EXERCISE TASK - Repeat the material below exactly, with no pictures.
* start RAW DATA *
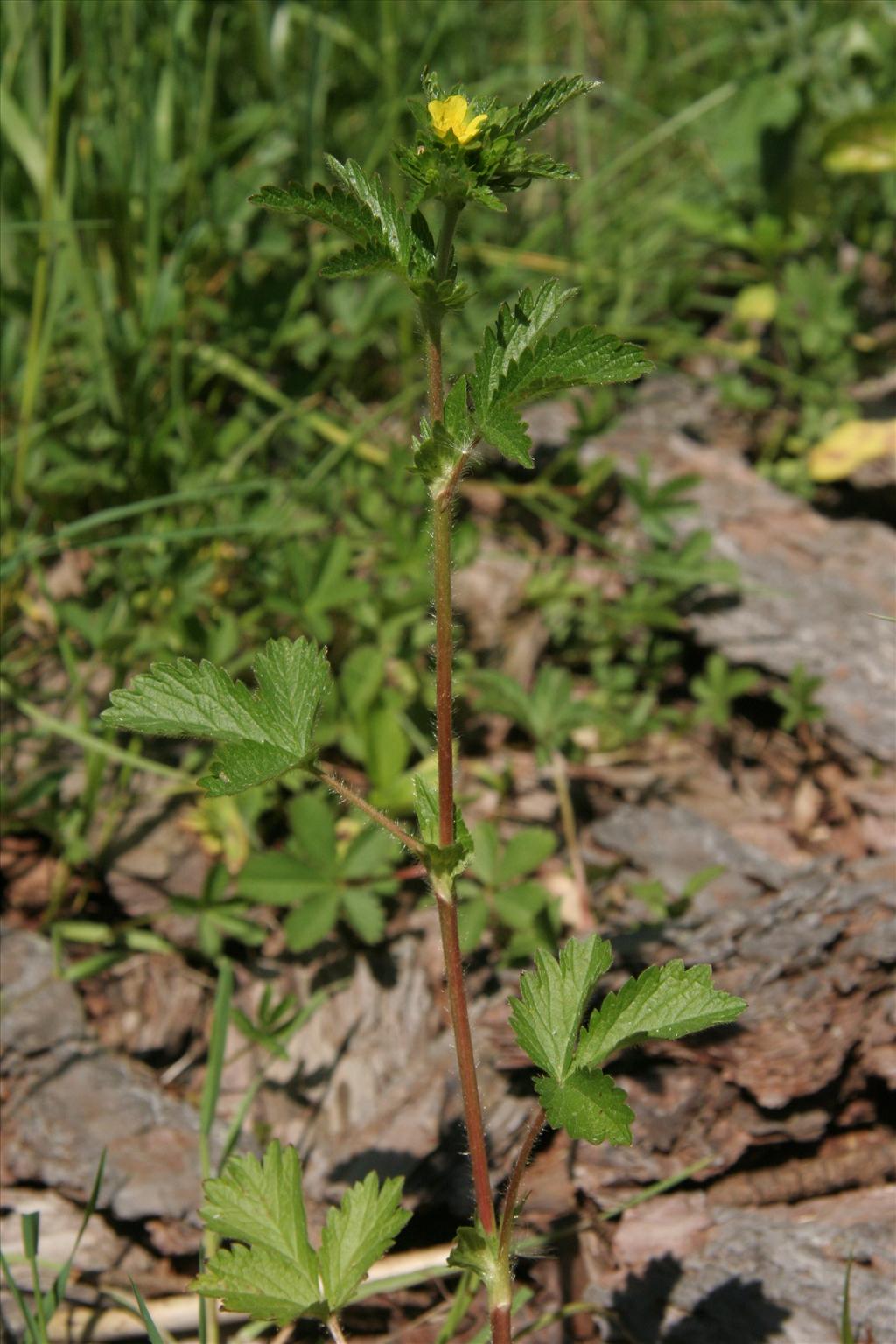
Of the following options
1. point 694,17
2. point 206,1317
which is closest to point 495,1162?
point 206,1317

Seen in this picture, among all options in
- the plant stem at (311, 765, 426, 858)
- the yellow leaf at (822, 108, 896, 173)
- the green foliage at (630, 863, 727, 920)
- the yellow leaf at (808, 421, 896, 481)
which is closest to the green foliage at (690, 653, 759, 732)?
the green foliage at (630, 863, 727, 920)

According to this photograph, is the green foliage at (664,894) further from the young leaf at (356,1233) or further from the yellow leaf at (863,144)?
the yellow leaf at (863,144)

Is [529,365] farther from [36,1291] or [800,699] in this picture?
[800,699]

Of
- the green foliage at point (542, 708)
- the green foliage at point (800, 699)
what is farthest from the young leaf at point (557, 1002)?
the green foliage at point (800, 699)

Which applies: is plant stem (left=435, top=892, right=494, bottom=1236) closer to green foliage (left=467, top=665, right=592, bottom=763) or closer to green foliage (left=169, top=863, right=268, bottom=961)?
green foliage (left=169, top=863, right=268, bottom=961)

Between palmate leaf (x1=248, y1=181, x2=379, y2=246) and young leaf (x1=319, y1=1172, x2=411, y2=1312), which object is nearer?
palmate leaf (x1=248, y1=181, x2=379, y2=246)
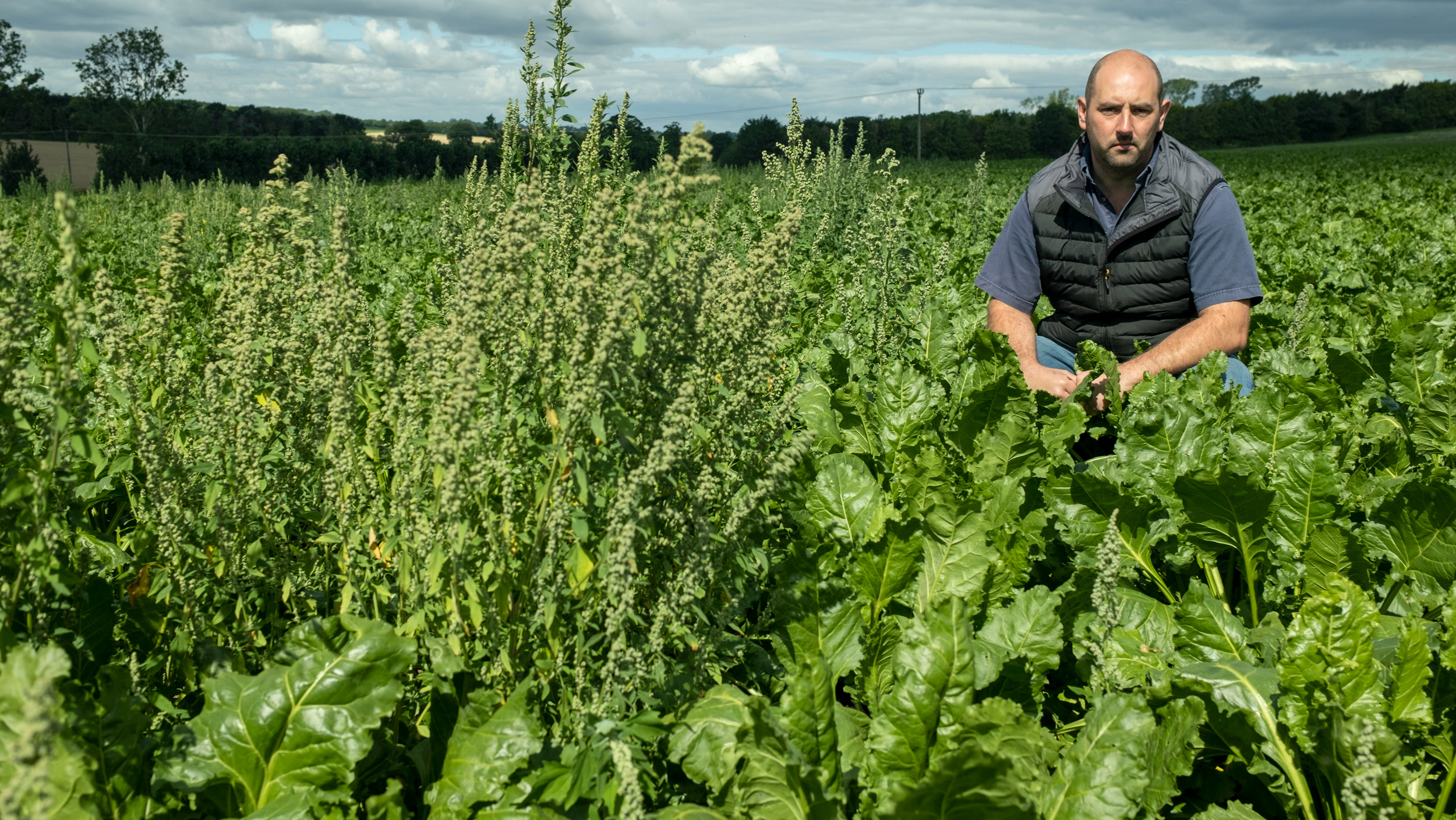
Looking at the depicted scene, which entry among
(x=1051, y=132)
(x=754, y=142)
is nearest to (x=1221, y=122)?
(x=1051, y=132)

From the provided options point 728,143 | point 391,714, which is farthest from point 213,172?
point 391,714

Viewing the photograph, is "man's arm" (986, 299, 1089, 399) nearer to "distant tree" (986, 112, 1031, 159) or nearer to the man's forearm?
the man's forearm

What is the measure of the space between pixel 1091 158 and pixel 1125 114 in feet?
1.35

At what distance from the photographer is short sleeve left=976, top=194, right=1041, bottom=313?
478cm

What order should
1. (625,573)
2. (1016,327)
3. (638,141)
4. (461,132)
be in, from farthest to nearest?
(461,132)
(638,141)
(1016,327)
(625,573)

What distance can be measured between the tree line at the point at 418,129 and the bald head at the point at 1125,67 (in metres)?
0.83

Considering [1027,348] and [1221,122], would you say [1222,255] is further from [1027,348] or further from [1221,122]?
[1221,122]

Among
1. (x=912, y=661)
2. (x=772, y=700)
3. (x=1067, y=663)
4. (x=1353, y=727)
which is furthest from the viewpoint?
(x=1067, y=663)

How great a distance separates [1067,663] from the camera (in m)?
2.75

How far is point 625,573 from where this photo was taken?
173 cm

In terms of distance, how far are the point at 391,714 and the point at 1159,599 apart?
2654 millimetres

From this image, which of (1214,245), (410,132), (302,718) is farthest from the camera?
(410,132)

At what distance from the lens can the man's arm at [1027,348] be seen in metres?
4.16

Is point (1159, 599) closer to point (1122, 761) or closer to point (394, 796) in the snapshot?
point (1122, 761)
* end RAW DATA *
FULL RESPONSE -
Of the following options
1. point 694,17
2. point 206,1317
which is closest to point 495,1162?
point 206,1317

Seen in this picture, among all options in
- the plant stem at (311, 765, 426, 858)
- the yellow leaf at (822, 108, 896, 173)
- the green foliage at (630, 863, 727, 920)
- the yellow leaf at (808, 421, 896, 481)
which is closest to the green foliage at (690, 653, 759, 732)?
the green foliage at (630, 863, 727, 920)

According to this photograph, is the green foliage at (664,894) further from the young leaf at (356,1233) or further from the yellow leaf at (863,144)?
the yellow leaf at (863,144)

Is [529,365] farther from [36,1291] or [800,699] in this picture?
[800,699]

Of
- the green foliage at point (542, 708)
- the green foliage at point (800, 699)
what is farthest from the young leaf at point (557, 1002)?
the green foliage at point (800, 699)

Which applies: is plant stem (left=435, top=892, right=494, bottom=1236) closer to green foliage (left=467, top=665, right=592, bottom=763) or closer to green foliage (left=169, top=863, right=268, bottom=961)?
green foliage (left=169, top=863, right=268, bottom=961)

Between palmate leaf (x1=248, y1=181, x2=379, y2=246) and young leaf (x1=319, y1=1172, x2=411, y2=1312), which object is nearer?
palmate leaf (x1=248, y1=181, x2=379, y2=246)
Looking at the depicted scene, which entry among
(x=1051, y=132)
(x=754, y=142)
is nearest to (x=1221, y=122)?
(x=1051, y=132)

From the provided options point 728,143 | point 391,714, which is farthest from point 213,172?
point 391,714

Viewing the photograph, is "man's arm" (986, 299, 1089, 399) nearer to "distant tree" (986, 112, 1031, 159) or nearer to the man's forearm?
the man's forearm

What is the measure of the space between pixel 1091 158 and pixel 1125 114 in feet?
1.35

At what distance from the photographer is short sleeve left=976, top=194, right=1041, bottom=313?
478cm

What order should
1. (625,573)
2. (1016,327)
3. (638,141)
4. (461,132)
be in, from farthest to nearest?
(461,132)
(638,141)
(1016,327)
(625,573)

What distance can be measured between the tree line at the point at 418,129 and the bald head at the point at 1125,67 (in metres)?
0.83

Considering [1027,348] and [1221,122], would you say [1222,255] is further from [1027,348] or further from [1221,122]?
[1221,122]

Among
1. (x=912, y=661)
2. (x=772, y=700)
3. (x=1067, y=663)
4. (x=1353, y=727)
which is furthest from the viewpoint?
(x=1067, y=663)

How great a distance separates [1067,663] from the camera (in m)?
2.75

How far is point 625,573 from where this photo was taken?
173 cm

In terms of distance, how far are the point at 391,714 and the point at 1159,599 apart?
2654 millimetres

From this image, which of (1214,245), (410,132), (302,718) is farthest from the camera?
(410,132)

At what distance from the lens can the man's arm at [1027,348] be seen in metres?
4.16

Is point (1159, 599) closer to point (1122, 761) or closer to point (394, 796) in the snapshot?
point (1122, 761)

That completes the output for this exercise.